▶ Page text:
[Start of section]

What makes this such a great place for sailboaters is the wind, known as “the trade winds”. There’s a really descriptive Wikipedia write-up of them that goes on for several paragraphs about what causes them, and what impact they have on weather, and why they’re called “trade winds” – and nowhere in that article does it mention that THEY ALMOST NEVER STOP BLOWING! At least 20 hours a day, most days, they blow at a speed that’s great for sailboaters, wanting to get from one island to the next, to the next, to the next, day after day, for every day of their seven day visit here – about 15 – 18 knots (17 – 20 mph). Sailor Man loves the trade winds, because he doesn’t have to be much of a sailor to get somewhere (and he just motors when he has to). Credit card captains come here from all over to prove to themselves that yes, they were born to the sea, and they really should have been a professional captain, and they just know that in a previous life they were a famous pirate. They sail from one country all the way to another – almost six whole miles! – so they’re technically international captains. And they go to the Soggy Dollar Bar, and Foxy’s, and Gertrude’s, and drink Painkillers and Bushwhackers and Rum Punch, and then, after a week, they go back home.
But we don’t. We’re still here, watching the weather forecast every day, and thinking “Is this wind EVER going to die down a bit?” Because we’re not sailing, the only use we have for wind is to keep us cool, and 8 to 10 knots is perfect for that, thank you very much. With 15 knots (and often 20+), we get rolly anchorages, and rough seas, and a level of discomfort that we didn’t sign up for. It makes May the Cat grumpy, and that’s just not OK.
We’ve pretty much figured it out, though, which means that we have a short list of places we can go when the wind’s really going to blow, to be comfortable. Christmas Cove, home of the Pizza Pi pizza boat, even has free mooring balls, and we’ve spent week-long stretches there two or three times, enjoying the calm and the snorkeling (and occasionally the pizza). Cane Garden Bay, on Tortola in the BVI, is very protected, and has about a dozen places on the beach to get a cold drink and a bite to eat. (Not to mention that one of them plays incredibly loud music until after midnight every Saturday night, so that’s a plus!) And now that Smartini’s stabilizers are working again (fortunately only a minor electrical issue), we can get from one place to another on most days without cursing the wind.
But the boat life we prefer is nice and slow, traveling on calm seas, and anchoring in protected bays for several days at a time, so we can easily explore what’s under the water around us, and above the water on land. That’s not how they roll in the Virgin Islands.

[End of section]

▶ Provided data:
[Start of section]

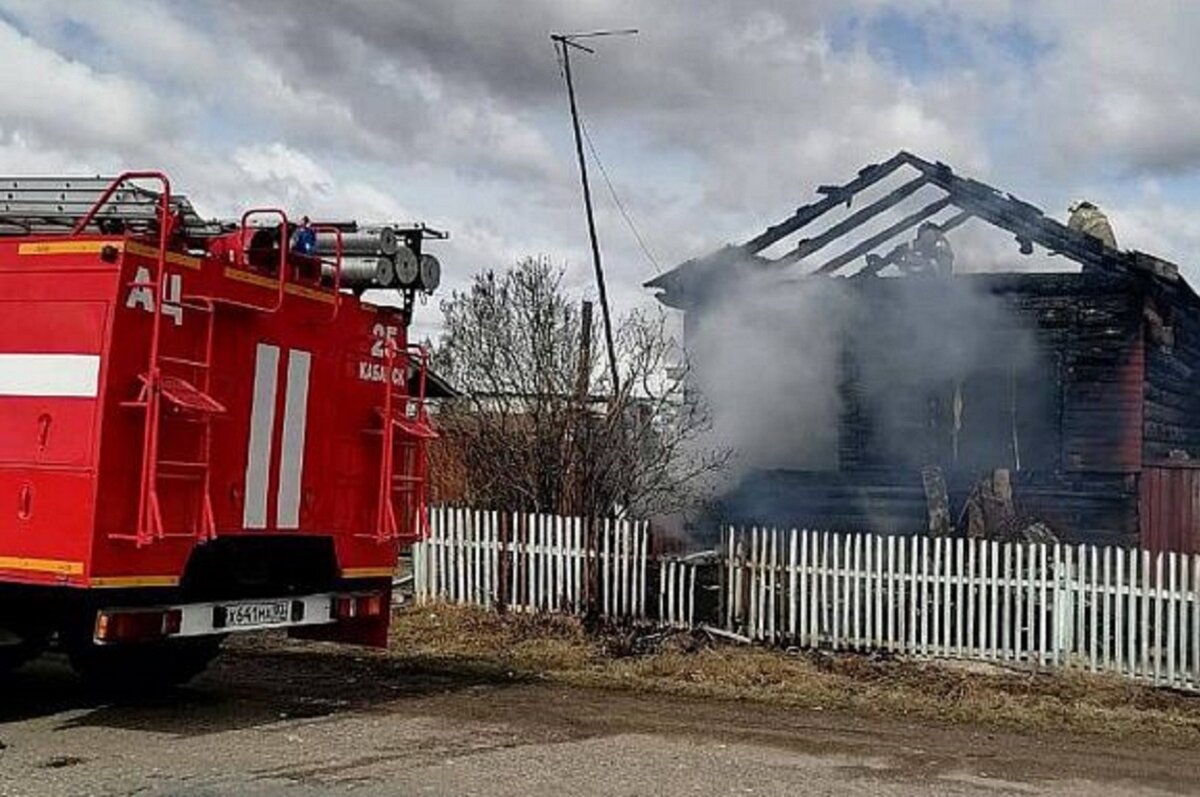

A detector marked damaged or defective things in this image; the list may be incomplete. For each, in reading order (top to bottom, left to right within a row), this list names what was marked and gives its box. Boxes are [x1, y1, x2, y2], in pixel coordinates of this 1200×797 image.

burnt wooden house [652, 153, 1200, 554]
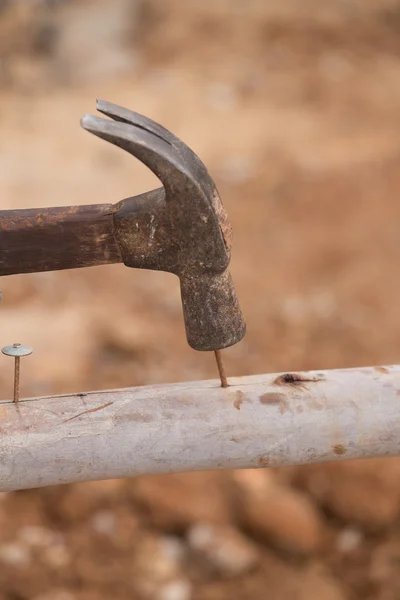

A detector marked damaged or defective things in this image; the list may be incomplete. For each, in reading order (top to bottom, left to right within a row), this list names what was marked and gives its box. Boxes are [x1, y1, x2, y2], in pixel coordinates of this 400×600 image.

rusty claw hammer [0, 99, 245, 380]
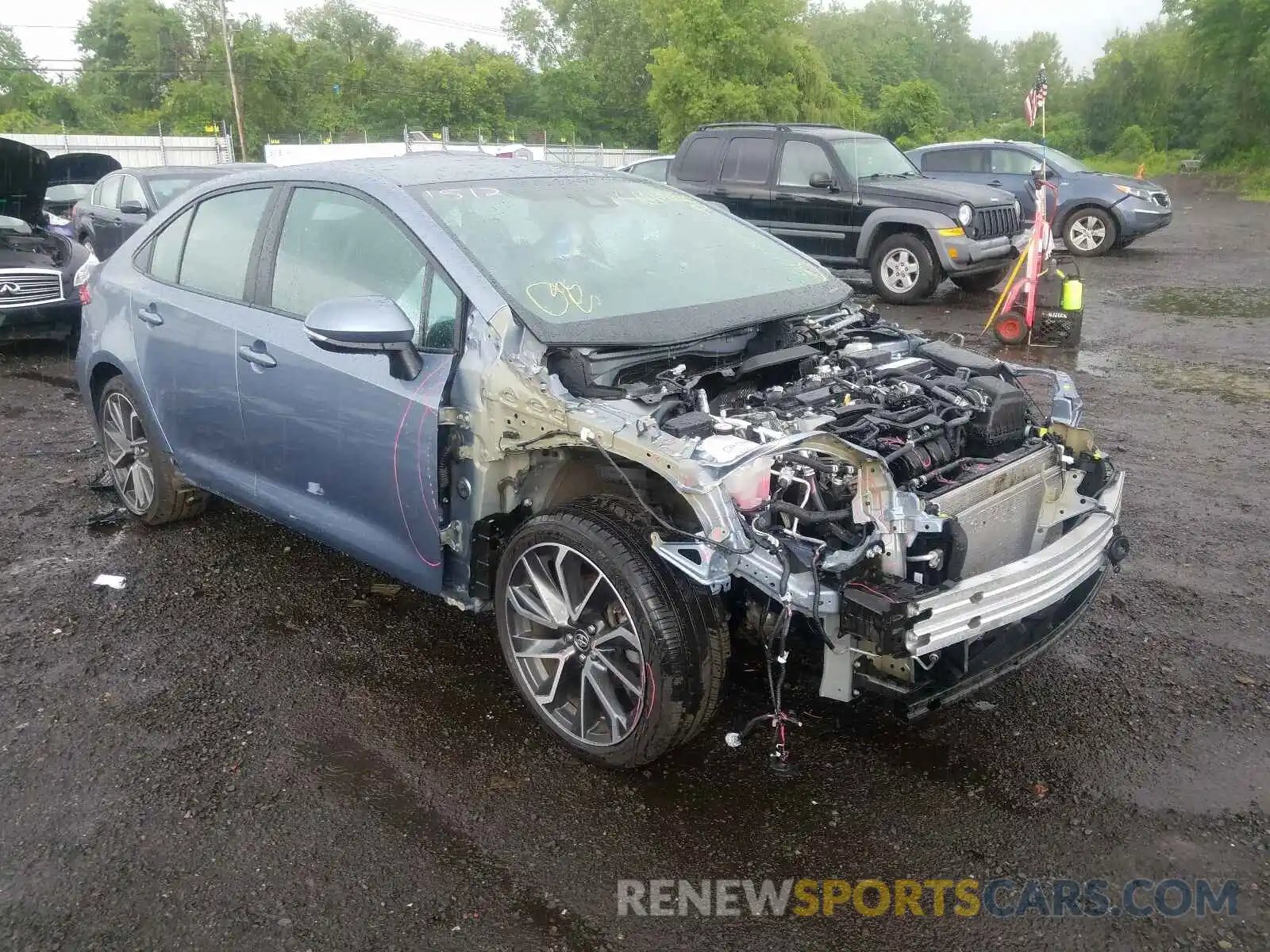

[End of section]

▶ Work instruction A: Translate this sentence from the trade winds passage into Spanish: "Cane Garden Bay, on Tortola in the BVI, is very protected, and has about a dozen places on the beach to get a cold drink and a bite to eat."
▶ Work instruction B: Print the stretch of the trade winds passage from "But we don’t." through "just not OK.".
▶ Work instruction C:
Using the trade winds passage, answer each of the following:
(i) At what speed, in knots, do the trade winds typically blow?
(ii) What wind speed is described as perfect for keeping cool?
(iii) What does Christmas Cove provide free of charge?

▶ Response A: Cane Garden Bay, en Tortola, en las BVI, está muy resguardada y tiene alrededor de una docena de lugares en la playa para tomar una bebida fría y comer algo.

▶ Response B:
But we don’t. We’re still here, watching the weather forecast every day, and thinking “Is this wind EVER going to die down a bit?” Because we’re not sailing, the only use we have for wind is to keep us cool, and 8 to 10 knots is perfect for that, thank you very much. With 15 knots (and often 20+), we get rolly anchorages, and rough seas, and a level of discomfort that we didn’t sign up for. It makes May the Cat grumpy, and that’s just not OK.

▶ Response C:
(i) About 15 to 18 knots (17 to 20 mph).
(ii) 8 to 10 knots.
(iii) Mooring balls.